Department of English

Fern Johnson 

Fern Johnson

Professor of English

Department of English
Clark University
Worcester, MA 01610-1477

office phone: 508-793-7151
email: fjohnson@clarku.edu


B.A., University of Minnesota, 1968
M.A., Northwestern University, 1969
Ph.D., University of Minnesota, 1974.

Brief Biography

Professor Johnson is a sociolinguist specializing in the study of gender, race, and ethnicity in discourse.  Her teaching and research center on the relationship of cultural systems to language-in-use, especially ideological codes in discourse and language policy issues.  She has written on topics including women’s discourse and culture, cultural models for understanding language diversity, bilingual education policy, and language in advertising.  Her new book, Imaging in Advertising, focuses on discourse codes in advertising as these relate to ideology and cultural practice.  In 2000, she published Speaking Culturally, which examines the cultural foundations of language diversity in the U.S.  She is on the editorial boards for two journals:  Women and Language and The Howard Journal of Communications.  She teaches courses on language and culture in the U.S., language policy issues, and gender and discourse.

Current Research and Teaching

As a scholar specializing in the study of race, ethnicity, and gender in discourse, I pay attention to many aspects of language in everyday life.  Conversations, public speeches, advertising, television programs, and news reports all contain complex cultural discourse codes.  I am especially interested in the role of discourse in shaping ideology and notions of "reality."  Everyday discourse--drawn from sources such as conversation, ads from magazines and the Internet, billboards, television programs, political speeches, and news stories--find their way into both my scholarship and my teaching.  Teaching and my interaction with students play key roles in developing projects that I pursue.  I build many ideas with students, probe new directions while developing course materials, and enjoy exploring ideas with students engaged in projects and theses.  The core ideas in my new book, Images in Advertising: Verbal and Visual Codes of Commerce, began with class lectures and discussion and then progressed as I worked with students to develop their projects.  Teaching is for me inseparable from scholarship, and students--undergraduate and graduate alike--constitute a significant part of my itellectual community.
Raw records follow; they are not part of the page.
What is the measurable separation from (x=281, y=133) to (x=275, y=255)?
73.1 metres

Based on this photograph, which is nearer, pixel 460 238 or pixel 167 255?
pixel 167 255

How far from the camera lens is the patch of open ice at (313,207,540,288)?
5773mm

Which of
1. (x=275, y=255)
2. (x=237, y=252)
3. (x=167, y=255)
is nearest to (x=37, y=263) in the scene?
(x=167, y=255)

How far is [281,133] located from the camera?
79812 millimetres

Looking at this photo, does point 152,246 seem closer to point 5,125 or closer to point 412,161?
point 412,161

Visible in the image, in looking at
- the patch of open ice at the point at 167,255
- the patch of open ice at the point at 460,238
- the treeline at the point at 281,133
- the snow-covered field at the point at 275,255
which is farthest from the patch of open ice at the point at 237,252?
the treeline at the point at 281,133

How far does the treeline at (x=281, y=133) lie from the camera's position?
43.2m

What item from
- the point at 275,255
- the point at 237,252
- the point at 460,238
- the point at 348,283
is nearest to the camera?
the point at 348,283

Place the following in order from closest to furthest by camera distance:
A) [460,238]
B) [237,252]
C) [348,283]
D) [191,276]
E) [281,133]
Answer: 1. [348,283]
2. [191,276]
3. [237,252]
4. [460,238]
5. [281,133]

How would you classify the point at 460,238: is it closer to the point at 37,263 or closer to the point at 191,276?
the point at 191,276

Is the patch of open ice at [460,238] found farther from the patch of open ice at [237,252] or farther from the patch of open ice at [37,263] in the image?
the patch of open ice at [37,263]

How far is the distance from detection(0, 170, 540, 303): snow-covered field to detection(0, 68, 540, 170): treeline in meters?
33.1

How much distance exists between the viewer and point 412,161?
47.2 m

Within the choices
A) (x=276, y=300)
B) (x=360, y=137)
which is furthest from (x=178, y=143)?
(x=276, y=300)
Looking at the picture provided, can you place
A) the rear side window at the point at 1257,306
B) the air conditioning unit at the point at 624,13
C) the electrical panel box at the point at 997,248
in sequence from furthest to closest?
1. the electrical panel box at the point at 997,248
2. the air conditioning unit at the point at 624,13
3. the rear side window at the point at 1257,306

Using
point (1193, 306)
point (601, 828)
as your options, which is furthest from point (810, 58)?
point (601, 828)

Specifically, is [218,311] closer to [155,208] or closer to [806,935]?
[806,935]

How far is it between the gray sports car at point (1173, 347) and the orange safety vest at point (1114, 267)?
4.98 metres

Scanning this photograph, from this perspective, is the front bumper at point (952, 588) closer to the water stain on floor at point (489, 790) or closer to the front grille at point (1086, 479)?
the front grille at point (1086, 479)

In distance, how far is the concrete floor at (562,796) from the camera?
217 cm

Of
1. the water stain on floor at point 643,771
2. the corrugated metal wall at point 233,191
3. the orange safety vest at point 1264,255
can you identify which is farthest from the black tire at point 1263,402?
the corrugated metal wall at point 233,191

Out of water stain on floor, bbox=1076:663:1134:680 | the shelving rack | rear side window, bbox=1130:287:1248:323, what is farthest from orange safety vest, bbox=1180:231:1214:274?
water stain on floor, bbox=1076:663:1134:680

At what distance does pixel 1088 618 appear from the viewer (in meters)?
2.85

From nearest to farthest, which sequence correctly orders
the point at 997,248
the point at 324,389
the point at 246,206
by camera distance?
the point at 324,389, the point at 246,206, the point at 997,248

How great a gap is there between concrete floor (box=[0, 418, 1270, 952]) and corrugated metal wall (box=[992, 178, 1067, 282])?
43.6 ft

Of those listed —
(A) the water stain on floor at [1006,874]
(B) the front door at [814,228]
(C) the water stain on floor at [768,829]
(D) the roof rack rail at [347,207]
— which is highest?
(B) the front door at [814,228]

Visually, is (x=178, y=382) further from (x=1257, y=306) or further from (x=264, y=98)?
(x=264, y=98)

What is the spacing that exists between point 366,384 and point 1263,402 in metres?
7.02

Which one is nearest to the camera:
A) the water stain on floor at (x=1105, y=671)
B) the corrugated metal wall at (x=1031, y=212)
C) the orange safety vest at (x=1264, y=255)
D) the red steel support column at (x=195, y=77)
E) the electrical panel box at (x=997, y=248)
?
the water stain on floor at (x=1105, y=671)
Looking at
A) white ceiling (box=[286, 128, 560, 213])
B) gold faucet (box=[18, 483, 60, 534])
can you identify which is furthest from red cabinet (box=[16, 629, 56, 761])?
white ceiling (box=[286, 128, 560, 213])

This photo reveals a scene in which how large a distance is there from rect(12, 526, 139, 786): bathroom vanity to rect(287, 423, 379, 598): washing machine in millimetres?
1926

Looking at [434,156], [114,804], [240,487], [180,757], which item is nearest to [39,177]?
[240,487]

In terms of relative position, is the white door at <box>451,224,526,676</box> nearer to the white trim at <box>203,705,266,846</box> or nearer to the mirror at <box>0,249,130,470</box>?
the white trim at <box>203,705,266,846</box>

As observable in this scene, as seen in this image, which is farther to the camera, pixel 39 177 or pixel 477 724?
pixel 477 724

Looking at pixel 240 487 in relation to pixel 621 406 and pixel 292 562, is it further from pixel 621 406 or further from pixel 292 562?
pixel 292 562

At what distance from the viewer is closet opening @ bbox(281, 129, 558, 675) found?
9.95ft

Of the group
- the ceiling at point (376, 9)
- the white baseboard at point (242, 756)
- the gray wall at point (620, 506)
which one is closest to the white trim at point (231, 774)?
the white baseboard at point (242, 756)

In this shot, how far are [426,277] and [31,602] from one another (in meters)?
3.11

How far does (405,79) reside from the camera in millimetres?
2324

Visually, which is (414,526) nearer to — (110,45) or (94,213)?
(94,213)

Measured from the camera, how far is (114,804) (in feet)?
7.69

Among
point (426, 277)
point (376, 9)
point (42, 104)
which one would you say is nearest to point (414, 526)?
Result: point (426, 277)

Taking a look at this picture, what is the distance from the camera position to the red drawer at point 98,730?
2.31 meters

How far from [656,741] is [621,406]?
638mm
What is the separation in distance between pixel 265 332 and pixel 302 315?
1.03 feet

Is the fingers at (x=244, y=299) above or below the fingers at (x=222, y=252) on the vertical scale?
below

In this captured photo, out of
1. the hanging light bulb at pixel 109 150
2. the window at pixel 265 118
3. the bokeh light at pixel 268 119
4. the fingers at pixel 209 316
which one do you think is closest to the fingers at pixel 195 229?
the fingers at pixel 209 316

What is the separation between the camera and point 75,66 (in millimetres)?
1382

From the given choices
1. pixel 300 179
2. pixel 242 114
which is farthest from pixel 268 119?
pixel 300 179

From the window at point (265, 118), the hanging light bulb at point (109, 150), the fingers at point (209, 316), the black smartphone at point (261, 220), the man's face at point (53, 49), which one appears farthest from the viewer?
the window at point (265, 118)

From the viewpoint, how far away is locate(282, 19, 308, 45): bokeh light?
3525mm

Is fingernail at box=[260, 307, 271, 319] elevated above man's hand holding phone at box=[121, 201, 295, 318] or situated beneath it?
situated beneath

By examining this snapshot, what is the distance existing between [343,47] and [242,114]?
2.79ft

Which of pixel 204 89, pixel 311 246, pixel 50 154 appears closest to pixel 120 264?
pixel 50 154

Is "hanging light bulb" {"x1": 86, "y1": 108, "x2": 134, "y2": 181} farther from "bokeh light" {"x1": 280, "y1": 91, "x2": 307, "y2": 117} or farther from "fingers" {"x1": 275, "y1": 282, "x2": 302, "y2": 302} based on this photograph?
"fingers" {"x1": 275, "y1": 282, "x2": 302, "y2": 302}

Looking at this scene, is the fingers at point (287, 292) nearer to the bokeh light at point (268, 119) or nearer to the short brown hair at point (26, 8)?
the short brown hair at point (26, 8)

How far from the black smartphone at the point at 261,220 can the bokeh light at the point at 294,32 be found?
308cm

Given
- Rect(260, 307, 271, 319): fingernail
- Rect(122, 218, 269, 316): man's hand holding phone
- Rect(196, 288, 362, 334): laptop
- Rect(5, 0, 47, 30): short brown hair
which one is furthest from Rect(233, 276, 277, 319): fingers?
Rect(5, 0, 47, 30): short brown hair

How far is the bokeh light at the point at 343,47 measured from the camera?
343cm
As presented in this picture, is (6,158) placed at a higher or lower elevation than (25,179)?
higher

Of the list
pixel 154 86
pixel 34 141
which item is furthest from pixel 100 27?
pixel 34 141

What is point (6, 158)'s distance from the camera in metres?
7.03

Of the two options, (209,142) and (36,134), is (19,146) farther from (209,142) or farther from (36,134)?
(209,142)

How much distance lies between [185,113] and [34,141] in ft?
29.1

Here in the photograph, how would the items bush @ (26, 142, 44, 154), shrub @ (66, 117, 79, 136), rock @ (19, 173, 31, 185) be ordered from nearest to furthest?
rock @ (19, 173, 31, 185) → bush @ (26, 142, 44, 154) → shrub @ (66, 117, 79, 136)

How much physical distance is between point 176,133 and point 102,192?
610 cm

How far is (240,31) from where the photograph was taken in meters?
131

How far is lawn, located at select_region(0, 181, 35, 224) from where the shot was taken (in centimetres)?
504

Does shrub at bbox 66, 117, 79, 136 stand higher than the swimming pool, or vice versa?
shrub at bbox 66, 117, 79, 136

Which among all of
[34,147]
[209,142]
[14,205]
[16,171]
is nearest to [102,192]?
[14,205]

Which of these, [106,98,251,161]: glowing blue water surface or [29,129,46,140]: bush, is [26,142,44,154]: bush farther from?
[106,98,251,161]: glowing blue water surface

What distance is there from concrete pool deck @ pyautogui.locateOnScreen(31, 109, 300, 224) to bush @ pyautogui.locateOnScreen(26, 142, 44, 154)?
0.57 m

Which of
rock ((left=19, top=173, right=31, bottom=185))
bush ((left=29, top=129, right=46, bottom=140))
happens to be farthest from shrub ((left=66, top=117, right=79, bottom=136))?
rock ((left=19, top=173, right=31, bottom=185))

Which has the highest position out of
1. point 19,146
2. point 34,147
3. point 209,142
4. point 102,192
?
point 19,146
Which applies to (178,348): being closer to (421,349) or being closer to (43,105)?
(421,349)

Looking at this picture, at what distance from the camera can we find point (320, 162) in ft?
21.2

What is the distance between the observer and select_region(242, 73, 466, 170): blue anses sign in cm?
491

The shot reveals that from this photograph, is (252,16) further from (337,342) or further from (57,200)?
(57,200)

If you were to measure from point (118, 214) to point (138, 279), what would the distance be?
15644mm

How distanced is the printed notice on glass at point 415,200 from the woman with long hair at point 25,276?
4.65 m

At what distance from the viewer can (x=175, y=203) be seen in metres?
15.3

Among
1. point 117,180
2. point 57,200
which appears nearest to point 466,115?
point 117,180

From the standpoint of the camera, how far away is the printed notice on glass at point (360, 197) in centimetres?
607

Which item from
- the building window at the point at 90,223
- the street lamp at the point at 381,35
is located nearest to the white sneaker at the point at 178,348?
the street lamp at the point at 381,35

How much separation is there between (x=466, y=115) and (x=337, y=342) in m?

I teach a range of courses that explore issues of language, identity, and culture. At the first-year level, I offer "American Talk" (Eng 114). My signature undergraduate course is "Language and Culture in the U.S." (Eng 215), which is a tour of the complexity of ancestry, languages, and cultural hybridity. I teach mid-level seminars on "Cultural Discourses of Advertising" (Eng 252), which uses various types of sociolinguistic analysis to understand the role of advertising in circulating cultural codes of meaning; and "Language at Issue" (Eng 257/357), which looks at language policy debates. My advanced research seminar on "Gender and Discourse" (Eng 295/395) is devoted to exploring a range of theories and research methodologies that are brought to bear on questions related to the entanglements of gender and discourse in complex cultural contexts. Many of my offerings are cross-listed with the Communication and Culture Program, and I also participate in the Women's Studies Program.

Selected  Recent Publications

 Imaging in Advertising: Verbal and Visual Codes of Commerce  

2008:  Imaging in Advertising:  Verbal and Visual Codes of Commerce.  New York:  Routledge.

Speaking Culturally: Language Diversity in the United States 

2000:  Speaking Culturally:  Language Diversity in the United States.  Thousand Oakes, CA:  Sage Publications.

2006:  Section Editor, SAGE Handbook of Gender and Communication, B. J. Dow & J. T. Wood (Eds.).  Thousand Oaks, CA:  Sage Publications.  Introductory essay, "Culture as Con-text for Gender and Communication" (pp.371-378) for section focused on Gender and Communication in Intercultural and Global Contexts.

2006:  "Transgressing gender in discourses across cultures."  In B. J. Dow & J. T. Wood (Eds.), SAGE Handbook of Gender and Communication (pp.415-431).  Thousand Oaks, CA:  Sage Publications.